## start
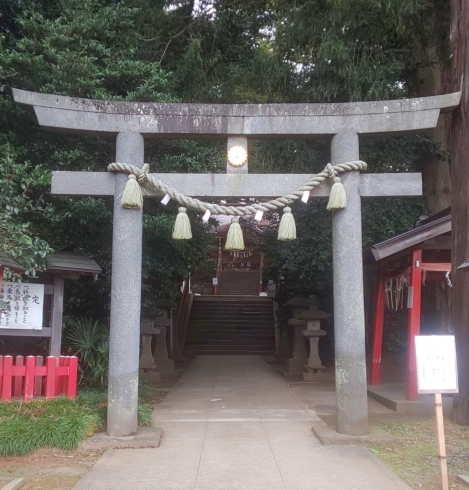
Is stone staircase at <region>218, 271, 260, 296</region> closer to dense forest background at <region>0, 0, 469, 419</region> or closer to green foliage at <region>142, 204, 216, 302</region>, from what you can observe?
dense forest background at <region>0, 0, 469, 419</region>

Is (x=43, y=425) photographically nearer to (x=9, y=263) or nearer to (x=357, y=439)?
(x=9, y=263)

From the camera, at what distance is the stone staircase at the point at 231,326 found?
19.7m

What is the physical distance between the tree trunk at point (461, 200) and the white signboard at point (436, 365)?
8.43 ft

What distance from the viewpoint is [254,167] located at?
477 inches

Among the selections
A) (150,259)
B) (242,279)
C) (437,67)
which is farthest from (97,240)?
(242,279)

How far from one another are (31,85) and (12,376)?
187 inches

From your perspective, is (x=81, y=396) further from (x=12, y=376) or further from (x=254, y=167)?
(x=254, y=167)

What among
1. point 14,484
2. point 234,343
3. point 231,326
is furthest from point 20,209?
point 231,326

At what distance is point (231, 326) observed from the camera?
2172 cm

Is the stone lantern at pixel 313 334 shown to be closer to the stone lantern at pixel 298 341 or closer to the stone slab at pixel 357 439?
the stone lantern at pixel 298 341

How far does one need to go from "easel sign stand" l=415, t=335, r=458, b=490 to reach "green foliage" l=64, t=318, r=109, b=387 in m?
5.45

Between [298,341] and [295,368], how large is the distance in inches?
30.1

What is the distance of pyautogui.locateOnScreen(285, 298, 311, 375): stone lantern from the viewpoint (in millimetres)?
14062

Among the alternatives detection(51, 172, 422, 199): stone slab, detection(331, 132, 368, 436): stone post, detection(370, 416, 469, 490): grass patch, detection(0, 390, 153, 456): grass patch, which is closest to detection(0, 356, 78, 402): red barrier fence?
detection(0, 390, 153, 456): grass patch
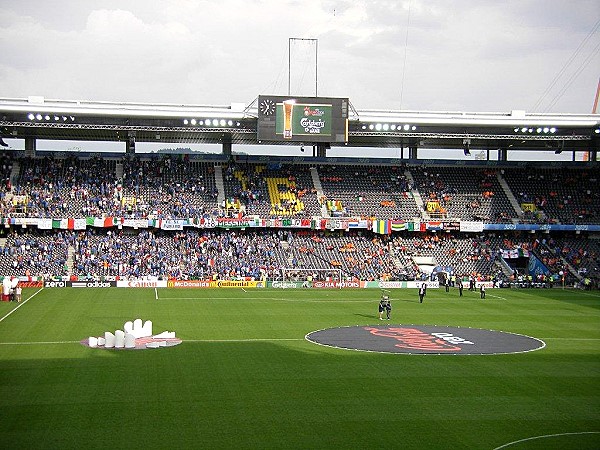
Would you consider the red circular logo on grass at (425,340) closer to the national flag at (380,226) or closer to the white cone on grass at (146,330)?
the white cone on grass at (146,330)

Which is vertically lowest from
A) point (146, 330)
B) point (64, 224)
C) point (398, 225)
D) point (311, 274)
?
point (146, 330)

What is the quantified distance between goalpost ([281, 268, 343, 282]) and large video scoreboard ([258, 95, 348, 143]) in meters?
10.4

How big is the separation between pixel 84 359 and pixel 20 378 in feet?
11.3

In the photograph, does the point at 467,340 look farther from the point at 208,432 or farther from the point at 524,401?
the point at 208,432

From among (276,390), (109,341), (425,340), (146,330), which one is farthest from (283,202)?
(276,390)

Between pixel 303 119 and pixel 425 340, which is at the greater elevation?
pixel 303 119

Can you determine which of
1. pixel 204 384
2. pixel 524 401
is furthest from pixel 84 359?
## end
:: YOUR GOAL ::
Emit the lines from the line containing "How far does" to the final line of the material, inclusive, exactly as written; pictures are excluded.

:: RESPONSE ::
How far does one need to go from "easel sign stand" l=415, t=335, r=458, b=490 to reach "green foliage" l=64, t=318, r=109, b=387 in m?
5.45

Between [298,341] and [295,368], how large is the distance in inches?
30.1

What is the distance of pyautogui.locateOnScreen(285, 298, 311, 375): stone lantern from the viewpoint (in millimetres)?
14062

Among the alternatives detection(51, 172, 422, 199): stone slab, detection(331, 132, 368, 436): stone post, detection(370, 416, 469, 490): grass patch, detection(0, 390, 153, 456): grass patch, which is closest to detection(0, 356, 78, 402): red barrier fence?
detection(0, 390, 153, 456): grass patch
Would you consider the red circular logo on grass at (425,340) closer to the national flag at (380,226) or closer to the white cone on grass at (146,330)?
the white cone on grass at (146,330)

Which is vertically lowest from
A) point (146, 330)
B) point (64, 224)
C) point (398, 225)
D) point (311, 274)
?
point (146, 330)

What is the quantified distance between goalpost ([281, 268, 343, 282]) and large video scoreboard ([258, 95, 348, 143]) in meters?
10.4

How big is the separation between pixel 84 359 and pixel 20 378 in feet?
11.3

In the photograph, does the point at 467,340 look farther from the point at 208,432 or farther from the point at 524,401?
the point at 208,432

From among (276,390), (109,341), (425,340), (146,330), which one is farthest from (283,202)?
(276,390)

Between pixel 303 119 and pixel 425 340, which is at the greater elevation?
pixel 303 119

Can you determine which of
1. pixel 204 384
2. pixel 524 401
is furthest from pixel 84 359?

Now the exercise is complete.